__The request__
Write out the material as a numbered list, beginning with the line containing "What intervening distance" and continuing through the end of the material. Omit blank lines and any pictures.

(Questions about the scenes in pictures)
━━━━━━━━

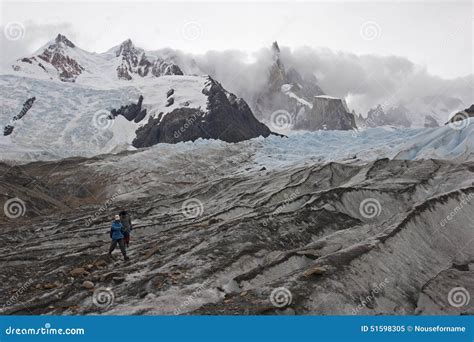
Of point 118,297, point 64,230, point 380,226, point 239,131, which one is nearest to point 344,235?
point 380,226

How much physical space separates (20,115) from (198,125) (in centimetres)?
4576

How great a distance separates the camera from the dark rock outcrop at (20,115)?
124 metres

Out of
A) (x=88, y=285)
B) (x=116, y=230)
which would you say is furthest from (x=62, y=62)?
(x=88, y=285)

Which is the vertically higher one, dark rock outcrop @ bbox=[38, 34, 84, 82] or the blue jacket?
dark rock outcrop @ bbox=[38, 34, 84, 82]

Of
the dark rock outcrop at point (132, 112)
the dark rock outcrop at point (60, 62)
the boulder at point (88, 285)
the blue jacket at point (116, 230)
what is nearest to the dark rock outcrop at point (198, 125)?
the dark rock outcrop at point (132, 112)

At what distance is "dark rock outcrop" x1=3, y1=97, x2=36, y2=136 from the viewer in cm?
12350

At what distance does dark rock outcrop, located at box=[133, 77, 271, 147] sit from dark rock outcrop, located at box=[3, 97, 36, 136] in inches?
1111

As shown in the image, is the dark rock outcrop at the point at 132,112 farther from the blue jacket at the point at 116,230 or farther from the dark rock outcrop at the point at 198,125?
the blue jacket at the point at 116,230

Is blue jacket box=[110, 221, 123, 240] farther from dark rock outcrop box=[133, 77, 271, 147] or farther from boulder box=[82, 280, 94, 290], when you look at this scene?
dark rock outcrop box=[133, 77, 271, 147]

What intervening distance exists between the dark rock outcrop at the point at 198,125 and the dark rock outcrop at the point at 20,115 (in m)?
28.2

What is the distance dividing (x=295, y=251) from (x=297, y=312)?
17.6 feet

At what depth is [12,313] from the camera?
15.6 metres

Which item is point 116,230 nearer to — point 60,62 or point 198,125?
point 198,125

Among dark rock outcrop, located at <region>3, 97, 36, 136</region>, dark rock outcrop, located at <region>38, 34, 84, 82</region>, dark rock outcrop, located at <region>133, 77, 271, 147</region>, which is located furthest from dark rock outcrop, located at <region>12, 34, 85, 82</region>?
dark rock outcrop, located at <region>133, 77, 271, 147</region>
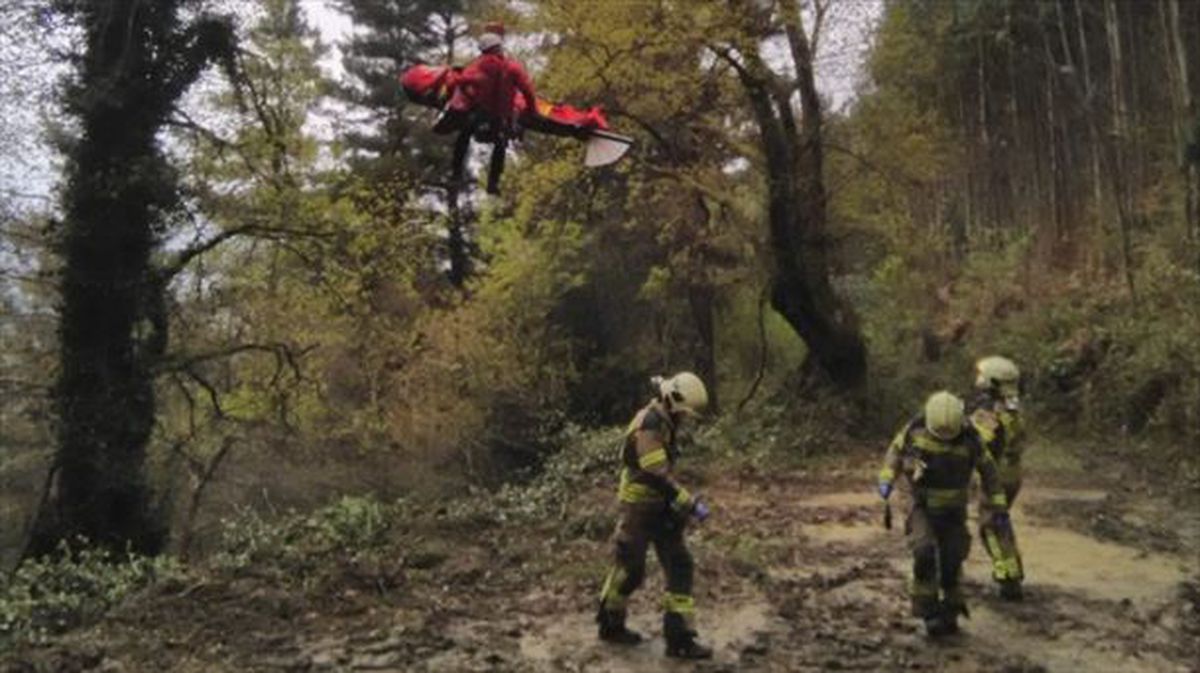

━━━━━━━━

__Reply__
1. What intervening distance exists between the dark rock outcrop at the point at 198,125 and the dark rock outcrop at the point at 20,115 (in m)?
2. 28.2
3. What is the distance dividing (x=295, y=251) from (x=297, y=312)?
4. 17.6 feet
5. At what depth is [12,313] from the camera?
6. 15.6 metres
7. Which item is point 116,230 nearer to — point 60,62 or point 198,125?
8. point 198,125
9. Among dark rock outcrop, located at <region>3, 97, 36, 136</region>, dark rock outcrop, located at <region>38, 34, 84, 82</region>, dark rock outcrop, located at <region>133, 77, 271, 147</region>, which is located furthest from dark rock outcrop, located at <region>12, 34, 85, 82</region>?
10. dark rock outcrop, located at <region>133, 77, 271, 147</region>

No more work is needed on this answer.